Forbidden love has been a reliable plot engine at least since the day when Paris looked at Helen across King Menelaus’s dining-room and started a ten-year war.  That much, at any rate, has stayed the same – but what counts as “forbidden” keeps shifting, and an observant writer needs to keep an eye on the trends.

It used to be that writers could add the plot-energy of forbidden love to their stories with a simple “Alas!  Your/My parents would refuse their permission for us to wed!”  That particular old reliable (and the related “Our countries/religions/ethnic groups frown upon our love!”) has fueled countless tragedies and probably an equal number of romantic adventures, but the passage of time has deprived it of a lot of its juice.  Impatient modern readers are likely to say to the characters, “For heaven’s sake, you’re both over twenty-one; just go ahead and marry him/her already!  Your parents will get over it.  And if they don’t, you can always leave town.”

A similar fate has overtaken “Alas!  If only one of us were not already married!”, along with all its lesser included tropes, such as the mad wife in the attic.  So long as divorce was both difficult to obtain and a source of scandal, the lovers’ predicament could generate everything from romantic angst (the classic Arthur-Lancelot-Guinevere love triangle, for example, and all its fictional cousins) to murder (The Postman Always Rings Twice.)  Once again, a modern reader is going to wonder why the characters are making such a fuss over something that can be settled with a couple of visits to a good lawyer.

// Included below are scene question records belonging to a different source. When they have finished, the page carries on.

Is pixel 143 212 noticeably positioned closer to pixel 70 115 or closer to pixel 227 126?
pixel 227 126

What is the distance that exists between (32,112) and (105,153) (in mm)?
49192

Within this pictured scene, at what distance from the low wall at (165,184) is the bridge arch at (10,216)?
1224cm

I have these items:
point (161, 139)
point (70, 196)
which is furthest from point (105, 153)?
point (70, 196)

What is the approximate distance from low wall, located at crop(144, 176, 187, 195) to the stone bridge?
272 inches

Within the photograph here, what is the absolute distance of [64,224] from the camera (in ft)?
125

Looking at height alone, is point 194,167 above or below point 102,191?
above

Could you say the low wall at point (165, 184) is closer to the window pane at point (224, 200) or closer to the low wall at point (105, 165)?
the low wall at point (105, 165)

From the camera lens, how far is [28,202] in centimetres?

These days, not even “Would that we could acknowledge our love – but alas! we are of the same gender!” can be counted on to provide one’s plot with a forbidden love.  And a damned good thing, too; an increase in social justice and general human happiness is worth losing the occasional plot device.

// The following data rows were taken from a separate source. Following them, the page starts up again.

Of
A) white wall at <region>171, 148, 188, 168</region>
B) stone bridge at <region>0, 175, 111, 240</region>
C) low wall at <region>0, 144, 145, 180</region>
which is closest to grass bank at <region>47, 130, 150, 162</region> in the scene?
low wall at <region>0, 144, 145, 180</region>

But social and cultural plot devices, like matter, are neither created nor destroyed; they just change form.  My own candidate for the next likely source of forbidden-love plot energy is the workplace:   “Alas!  Would that we could acknowledge our love, but if we did so, one of us would either have to quit or request a transfer!”

It’s not quite as juicy as some of the oldies, but throw in a “Both of us are mission-critical personnel!” or “The only current job openings in my specialty are in Kuala Lumpur!” and maybe we’re getting somewhere.